So, let's go into some of the things to consider when we buy a car. Now, depending on interest rates, it may make sense to pay cash. If you have sufficient cash available, if you have, let's say $50,000 sitting in a cash account earning 1%, but your loan would be at 6%. Again, it may make financial sense to pay cash, right? Why would you go and pay six and only earn one? You might as well just pay for the car in cash. Now, if the $50,000 is all you have in your emergency savings account, say, you may not want to tie up all the funds in a depreciating asset and prefer to go the finance route, especially if you're still working, something to discuss later. [07:09.8]

Now, another consideration would be the probability of you replacing that $50,000 with new savings, once it has been used to buy the car. Some people psychologically have a harder time paying themselves back than paying the bank, believe it or not. Interest rates for new cars are usually lower than for used cars and often the dealer may offer very low interest financing.
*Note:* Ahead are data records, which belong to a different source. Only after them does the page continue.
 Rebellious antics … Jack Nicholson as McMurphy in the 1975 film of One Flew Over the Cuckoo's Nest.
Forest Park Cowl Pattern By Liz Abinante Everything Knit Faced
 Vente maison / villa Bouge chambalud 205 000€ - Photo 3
So, if your $50,000 is invested, by the way in, let's say a balanced market or equity market driven, and you can expect a rate of return higher than the rate you'd be paying on the finance portion of the car. You may prefer to finance and leave your money to grow. This is a concept we talk about here at the firm called interest rate arbitrage. It's talked about widely, but it's basically saying if you can go get a loan for 1% and let's say you can put a portfolio together, a conservative one over that same five-year period, you would finance the car for, let's say 3% while you're keeping that extra 2%. Right? So, it's really important to kind of look at it from an aspect of, do you not like having a payment or are you comfortable with the payment, but you're paying yourself back after you've put the cash out to buy the car. [08:25.2]
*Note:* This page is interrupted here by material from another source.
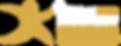 Firmenlauf St. Wendel Gold weiss NEU.png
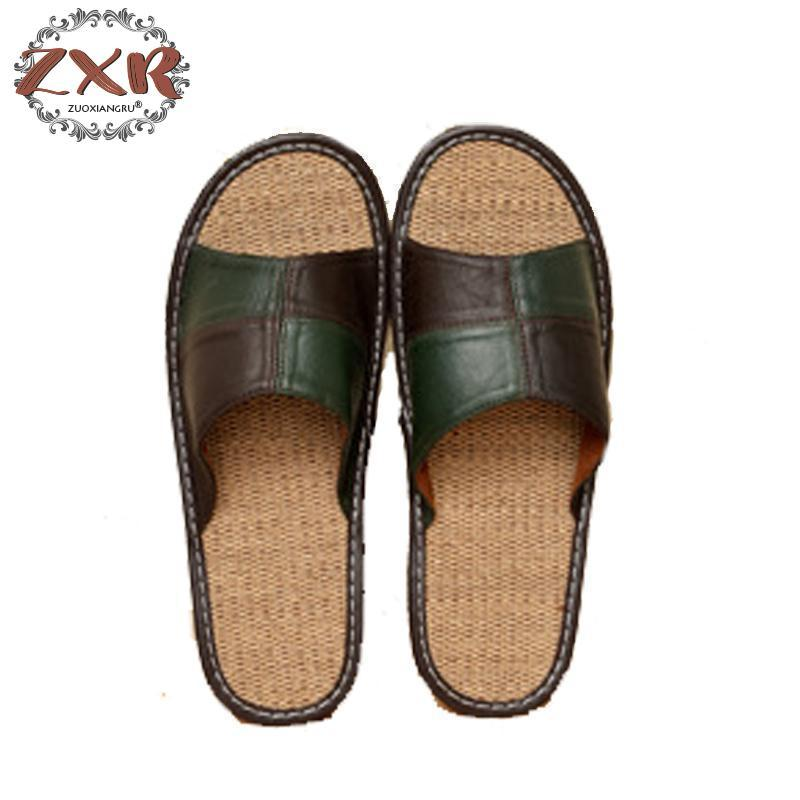 84797a855 Zuoxiangru Hot Sale Men Home Slippers Linen Home Slippers Indoor Bedroom  Sandals Couple Pu Leather Floor Flip Flops Moccasins For Women Loafers For  Women ...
So again, it all goes back to that initial question. What kind of owner are you? And then you dovetail off that into what kind of financial outflow person am I? Am I okay with the payment? And am I okay with that payment knowing that by me not paying cash for the car and keeping my cash and earning more than what I'm paying, even though I still have a payment am I comfortable with that? So those are really great strategies to talk about when it comes to the initial onset of buying a car. So, interest rate arbitrage is a great friend to you if you know what you're looking at. [08:56.9]

Now, I do want to talk about one last subject when it comes to this, the important aspect for retired clients. So, if your money's in an IRA or other retirement account, you probably don't want to listen to this to know, but taking out a $50,000 lump sum to buy a car may actually cost you way more as you well know, because you're in retirement with tax deferred assets, you're going to be paying taxes on that. That may actually even push you into a higher tax bracket. So, I tend to say, be careful there if we get so ingrained that I just don't want to have a payment. I just don't want to have a payment. Well, if you're willing to go and pay uncle Sam ahead of time to do that, that's one thing. But really look through that, make sure it fits into your overall investment and retirement plan. [09:36.4]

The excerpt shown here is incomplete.